Returns: Async function that communicates with worker threads (see more).
Example
const { spawn } = require("@arrows/worker")
const fileName = "./path/to/myWorkerDefinition"
const config = {
poolSize: 3,
}
module.export = spawn(fileName, config)
transfer
Wraps a worker handler so you can add a transfer list for the result.

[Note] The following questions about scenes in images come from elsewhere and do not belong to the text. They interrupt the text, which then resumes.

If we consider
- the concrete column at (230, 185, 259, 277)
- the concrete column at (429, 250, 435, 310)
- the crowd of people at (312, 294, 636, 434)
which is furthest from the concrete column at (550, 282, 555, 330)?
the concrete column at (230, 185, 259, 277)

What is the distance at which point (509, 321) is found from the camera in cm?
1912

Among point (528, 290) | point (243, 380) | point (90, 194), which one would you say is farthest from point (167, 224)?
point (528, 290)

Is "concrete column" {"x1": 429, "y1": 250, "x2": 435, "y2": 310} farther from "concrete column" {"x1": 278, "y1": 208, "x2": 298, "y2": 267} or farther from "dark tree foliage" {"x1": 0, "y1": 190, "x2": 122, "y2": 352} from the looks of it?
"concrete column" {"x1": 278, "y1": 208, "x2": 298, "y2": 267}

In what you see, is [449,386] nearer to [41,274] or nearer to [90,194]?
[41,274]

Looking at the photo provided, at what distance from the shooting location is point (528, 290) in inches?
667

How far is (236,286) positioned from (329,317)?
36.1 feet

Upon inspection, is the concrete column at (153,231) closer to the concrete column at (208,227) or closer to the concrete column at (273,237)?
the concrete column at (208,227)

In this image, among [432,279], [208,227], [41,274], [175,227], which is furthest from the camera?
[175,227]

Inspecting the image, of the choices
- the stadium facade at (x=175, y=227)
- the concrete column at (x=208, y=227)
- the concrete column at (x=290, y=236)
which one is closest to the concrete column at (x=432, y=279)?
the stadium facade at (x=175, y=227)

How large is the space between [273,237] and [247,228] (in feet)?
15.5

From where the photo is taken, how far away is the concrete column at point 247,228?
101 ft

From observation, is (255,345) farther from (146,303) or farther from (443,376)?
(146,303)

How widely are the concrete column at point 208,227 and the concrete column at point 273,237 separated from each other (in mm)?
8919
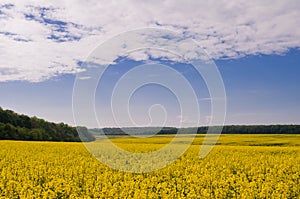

It is a separate function so the handler can be fully decoupled from transferring logic (that way you can use existing functions as handlers).
Works only if the result is an instance of a Buffer or a TypedArray.
Parameters
-
handler
- Handler function -
mapperFn
- Takes the result and should produce a transfer list.
Returns: A wrapped handler whose result will be moved rather than cloned.
Example
const { worker, transfer } = require("@arrows/worker")
const handler = (payload) => {
/* Do some CPU-intensive task */
return result // Result as a typed array
}
const wrappedHandler = transfer(handler, (result) => [result.buffer])
module.export = worker(fileName, config)
task
A task is a function returned by calling worker
or spawn
function,
it passes a payload to the workers' pool and returns a promise with the result.
Parameters
-
payload
- Payload that will be passed to automatically selected worker from a pool. -
transferList
- An optional array that contains references to ArrayBuffers whose memory should be moved, rather than cloned.
Returns: The result of running a worker handler on the provided payload (as a promise).
Examples
Using transferList
to move memory (payload) -> see example
Using transferList
to move memory (payload and return value) -> see example
Using SharedArrayBuffer
to share memory -> see example
handler
A handler is a user-defined function passed to worker
or spawn
function.
Errors thrown inside handlers will be automatically caught and converted to rejected promises.
The handler can be an async
function, can return a promise.
Parameters
-
payload
- Data received by worker. -
workerData
- Data shared between workers, set via config object.
Returns: Any value calculated by user (or void).
config
Config is an optional object passed to worker
or spawn
function,
that modifies default settings of the workers' pool.
Available options
-
poolSize
- size of the worker thread pool, must be greater than 0 (default: number of CPUs) -
workerData
- Data shared between workers, will be passed as a second argument of the handler.
Additionally, you can pass any of the standard worker options, see: worker threads docs.
License
Project is under open, non-restrictive ISC license.